Do you know what you can learn? ANYTHING YOU WANT!
Would you like to know the optimal time to learn it? ANYTIME YOU WANT!
I recently had the opportunity to speak at convocation for Portage College in Lac La Biche, Alberta. My father was being awarded a posthumous honorary parchment in University Studies for personifying lifelong learning (he was a student there at age 75) and tirelessly encouraging his (much younger) classmates to finish their education despite doubt, hardship and full on adversity. It wasn’t necessarily his intellect that inspired such an award; it was his curiosity and interaction with others.
He was not afraid to learn about domestic pursuits like cooking (that must be where I get it!) and laundry. In the 80’s, I can remember him bringing home a cookbook on stir-fry’s, intrigued that he could fix such exotic culinary fare in his own kitchen. Once he discovered a penchant for cooking dinner, my mother excitedly stepped away from the stove – permanently. The only down side was you had to like green peppers. He put them in everything!

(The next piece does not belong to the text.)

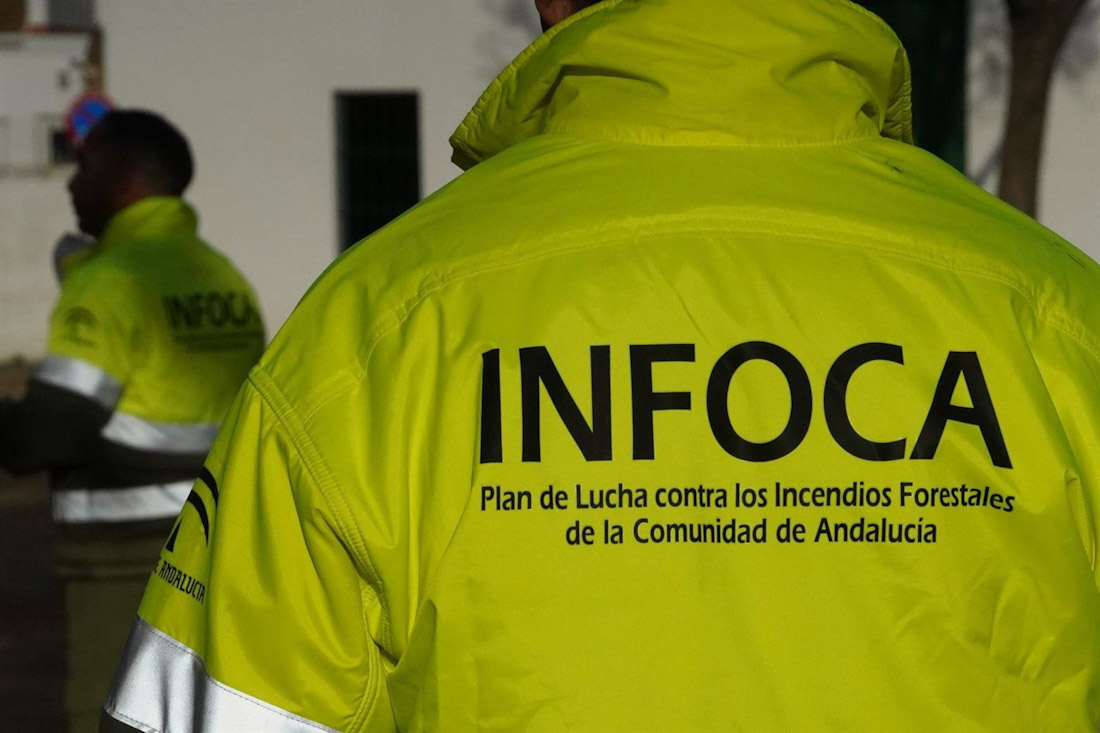 Un agente del Infoca, en una imagen de archivo (AYUNTAMIENTO DE MOGUER?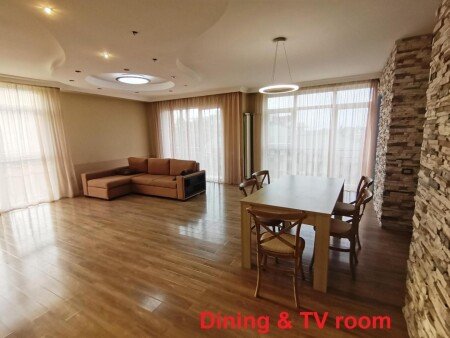 Apartment 5 bedrooms, with air conditioning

And his laundry skills were legendary. He would brag that he could get the stains out of anything. His methods may have been dated – and potentially hazardous – but he did it. It was probably that Eagle Scout training. I just use Oxy-clean.
But above all the trivial pursuits, he attacked life with a gregarious and outgoing nature. He understood that learning happens not only through books but through curiosity and human connection.
Whether it’s hanging out with friends, traveling with our families, or just taking in the wonder of an ordinary day, growing and learning from these experiences is up to us.
So don’t forget to look up from your texting and googling once in a while.
Your legacy is not encrypted in a digital code, the number of views you receive nor can it be summed up in a hashtag.
Your legacy is what people will remember about the way you actually spoke to them, treated them, and loved them.
When you chose to know more, you do more.
And as Maya Angelou once said, “When you know better, you do better.”
That applies to life…and working with rice paper.